Yep, this man has possibly now under his control the funds this SD father left her mother and inheritance from her grandparents to her parents. People who never knew him and certainly didn’t want him to have their legacy. The default law needs changing to children inheriting at least half upon death of a parent to stop this happening, like some of Europe.

WearyAuldWumman · 20/04/2025 00:12

Rklap · 19/04/2025 22:28

By leaving everything to the man you refer to, the dead woman cut her daughter and other child(ren) out of her will. I imagine that is why the daughter of the dead woman has blocked the application. It does seem quite odd to cut your own children out of your will and so I suppose the daughter of the dead woman is upset and angry.

Even if the man's will provides for his own children and his dead wife's children, he can easily change that and cut the wife's children completely out - the daughter of the dead woman is understandably probably not inclined to trust the man to leave her her "share" or her mum's money.

It depends on where you live - in Scotland, children automatically inherit one third of the deceased parent's moveable estate.

curiositykilledthiscat · 20/04/2025 09:08

Rklap · 19/04/2025 22:28

By leaving everything to the man you refer to, the dead woman cut her daughter and other child(ren) out of her will.
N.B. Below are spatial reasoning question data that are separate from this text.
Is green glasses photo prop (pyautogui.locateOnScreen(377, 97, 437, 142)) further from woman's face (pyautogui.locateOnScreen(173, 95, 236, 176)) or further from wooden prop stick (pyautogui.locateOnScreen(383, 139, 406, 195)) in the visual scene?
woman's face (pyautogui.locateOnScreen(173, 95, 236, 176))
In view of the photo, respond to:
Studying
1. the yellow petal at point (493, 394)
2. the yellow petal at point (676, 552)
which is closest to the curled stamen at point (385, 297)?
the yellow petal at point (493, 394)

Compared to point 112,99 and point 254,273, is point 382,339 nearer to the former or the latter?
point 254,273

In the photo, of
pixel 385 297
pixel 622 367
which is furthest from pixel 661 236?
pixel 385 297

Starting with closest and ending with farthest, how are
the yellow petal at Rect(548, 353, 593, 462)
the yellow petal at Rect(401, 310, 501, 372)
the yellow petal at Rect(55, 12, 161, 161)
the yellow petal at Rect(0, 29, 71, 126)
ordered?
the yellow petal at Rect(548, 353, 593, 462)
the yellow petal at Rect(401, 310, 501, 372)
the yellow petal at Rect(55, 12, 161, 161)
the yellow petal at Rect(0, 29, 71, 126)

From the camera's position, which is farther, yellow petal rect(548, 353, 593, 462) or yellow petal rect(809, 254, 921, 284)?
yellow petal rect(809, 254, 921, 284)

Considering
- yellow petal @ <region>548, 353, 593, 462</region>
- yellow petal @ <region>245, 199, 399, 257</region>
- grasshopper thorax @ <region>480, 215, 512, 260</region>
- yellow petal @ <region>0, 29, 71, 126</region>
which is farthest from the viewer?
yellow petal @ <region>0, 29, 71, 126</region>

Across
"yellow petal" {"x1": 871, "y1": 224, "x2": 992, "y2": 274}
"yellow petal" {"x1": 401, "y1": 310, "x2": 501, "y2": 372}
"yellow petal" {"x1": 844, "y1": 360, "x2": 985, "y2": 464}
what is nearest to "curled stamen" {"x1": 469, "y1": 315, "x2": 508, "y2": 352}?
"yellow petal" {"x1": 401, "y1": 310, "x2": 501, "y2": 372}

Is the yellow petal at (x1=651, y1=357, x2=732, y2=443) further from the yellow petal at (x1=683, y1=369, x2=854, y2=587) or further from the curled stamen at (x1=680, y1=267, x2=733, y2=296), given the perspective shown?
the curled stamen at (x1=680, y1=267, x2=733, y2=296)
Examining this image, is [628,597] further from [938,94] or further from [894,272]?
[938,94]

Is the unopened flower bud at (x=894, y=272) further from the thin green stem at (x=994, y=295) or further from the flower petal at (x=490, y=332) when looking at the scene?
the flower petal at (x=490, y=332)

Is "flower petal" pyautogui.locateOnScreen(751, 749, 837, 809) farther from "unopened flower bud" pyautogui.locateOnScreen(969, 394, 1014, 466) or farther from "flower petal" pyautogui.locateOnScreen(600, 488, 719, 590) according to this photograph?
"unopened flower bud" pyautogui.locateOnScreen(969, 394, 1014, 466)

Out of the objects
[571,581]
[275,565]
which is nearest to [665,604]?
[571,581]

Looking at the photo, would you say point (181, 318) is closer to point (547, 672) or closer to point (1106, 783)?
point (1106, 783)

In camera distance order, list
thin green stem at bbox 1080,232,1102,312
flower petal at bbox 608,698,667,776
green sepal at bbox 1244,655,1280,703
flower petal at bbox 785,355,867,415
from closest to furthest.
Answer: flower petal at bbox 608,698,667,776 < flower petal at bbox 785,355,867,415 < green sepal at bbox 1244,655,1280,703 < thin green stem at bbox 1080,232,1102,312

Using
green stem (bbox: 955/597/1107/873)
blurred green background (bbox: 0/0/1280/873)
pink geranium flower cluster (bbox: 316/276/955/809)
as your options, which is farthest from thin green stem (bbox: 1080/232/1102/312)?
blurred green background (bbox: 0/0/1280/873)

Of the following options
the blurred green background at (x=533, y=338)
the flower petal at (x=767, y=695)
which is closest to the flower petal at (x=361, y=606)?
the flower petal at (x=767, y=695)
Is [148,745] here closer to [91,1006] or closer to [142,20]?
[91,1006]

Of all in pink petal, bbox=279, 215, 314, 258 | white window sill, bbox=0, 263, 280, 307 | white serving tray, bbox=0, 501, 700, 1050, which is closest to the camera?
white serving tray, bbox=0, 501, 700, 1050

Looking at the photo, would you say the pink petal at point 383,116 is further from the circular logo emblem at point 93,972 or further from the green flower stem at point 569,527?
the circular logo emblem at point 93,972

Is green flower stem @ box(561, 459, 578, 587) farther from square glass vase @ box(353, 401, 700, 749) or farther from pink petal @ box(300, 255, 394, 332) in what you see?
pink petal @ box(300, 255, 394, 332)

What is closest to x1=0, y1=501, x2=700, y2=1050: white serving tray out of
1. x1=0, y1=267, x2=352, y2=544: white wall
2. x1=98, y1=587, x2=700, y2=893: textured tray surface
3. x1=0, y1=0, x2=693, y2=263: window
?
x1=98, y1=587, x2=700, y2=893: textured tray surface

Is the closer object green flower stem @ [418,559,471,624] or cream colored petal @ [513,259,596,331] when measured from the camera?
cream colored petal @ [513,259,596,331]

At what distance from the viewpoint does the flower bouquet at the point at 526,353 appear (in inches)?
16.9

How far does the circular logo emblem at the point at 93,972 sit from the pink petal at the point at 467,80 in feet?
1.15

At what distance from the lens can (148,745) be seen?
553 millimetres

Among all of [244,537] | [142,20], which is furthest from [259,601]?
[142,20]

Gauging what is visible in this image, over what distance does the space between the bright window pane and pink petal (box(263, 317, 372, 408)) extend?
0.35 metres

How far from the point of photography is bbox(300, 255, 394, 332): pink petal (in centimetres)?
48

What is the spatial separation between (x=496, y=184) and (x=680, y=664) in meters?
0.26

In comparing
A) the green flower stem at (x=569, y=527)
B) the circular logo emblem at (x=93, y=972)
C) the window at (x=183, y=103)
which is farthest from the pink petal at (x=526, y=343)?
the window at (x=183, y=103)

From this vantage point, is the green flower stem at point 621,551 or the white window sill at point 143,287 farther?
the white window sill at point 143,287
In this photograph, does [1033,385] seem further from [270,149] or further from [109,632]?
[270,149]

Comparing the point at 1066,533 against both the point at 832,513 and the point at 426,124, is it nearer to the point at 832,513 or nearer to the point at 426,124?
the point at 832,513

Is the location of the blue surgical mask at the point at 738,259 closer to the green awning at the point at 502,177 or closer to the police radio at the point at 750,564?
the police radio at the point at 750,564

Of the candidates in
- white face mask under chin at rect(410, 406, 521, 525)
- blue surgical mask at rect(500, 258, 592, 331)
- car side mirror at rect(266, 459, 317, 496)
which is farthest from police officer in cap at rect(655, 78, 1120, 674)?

I imagine that is why the daughter of the dead woman has blocked the application. It does seem quite odd to cut your own children out of your will and so I suppose the daughter of the dead woman is upset and angry.

Even if the man's will provides for his own children and his dead wife's children, he can easily change that and cut the wife's children completely out - the daughter of the dead woman is understandably probably not inclined to trust the man to leave her her "share" or her mum's money.

So why can’t the daughter understand her mother left her no provision in her will, when she could have easily done so?

The daughter clearly isn’t thinking straight if she thinks she has a hope of being successful to get what’s ‘owed’ to her. Would have been better to let sleeping dogs lie and keep in his good books indefinitely, but too late now.

HouseofDreams · 20/04/2025 13:39

findingnibbles · 18/04/2025 23:53

Why are you so involved in your friend’s Dad’s affairs?

why do people say ‘friend’ when they mean themselves. It’s so bizarre.

MissMoneyFairy · 20/04/2025 17:10

HouseofDreams · 20/04/2025 13:39

why do people say ‘friend’ when they mean themselves. It’s so bizarre.

Reverse is even more annoying, guess some people feel it's less identifying

ParsnipPuree · 21/04/2025 22:00

coldcallerbaiter · 19/04/2025 22:47

Yep, this man has possibly now under his control the funds this SD father left her mother and inheritance from her grandparents to her parents. People who never knew him and certainly didn’t want him to have their legacy. The default law needs changing to children inheriting at least half upon death of a parent to stop this happening, like some of Europe.

So if my adult children wanted nothing to do with me and let me rot in my old age, I’d have no say in whether they get my money or not? That isn’t a “Will” and I very much hope that never happens in the UK.

WearyAuldWumman · 21/04/2025 22:06

ParsnipPuree · 21/04/2025 22:00

So if my adult children wanted nothing to do with me and let me rot in my old age, I’d have no say in whether they get my money or not? That isn’t a “Will” and I very much hope that never happens in the UK.

It actually happens in Scotland to an extent. No matter what is in the will, children are entitled to one third of the moveable estate: money, jewellery, cars, etc. This is the case even if the children have neglected their parent.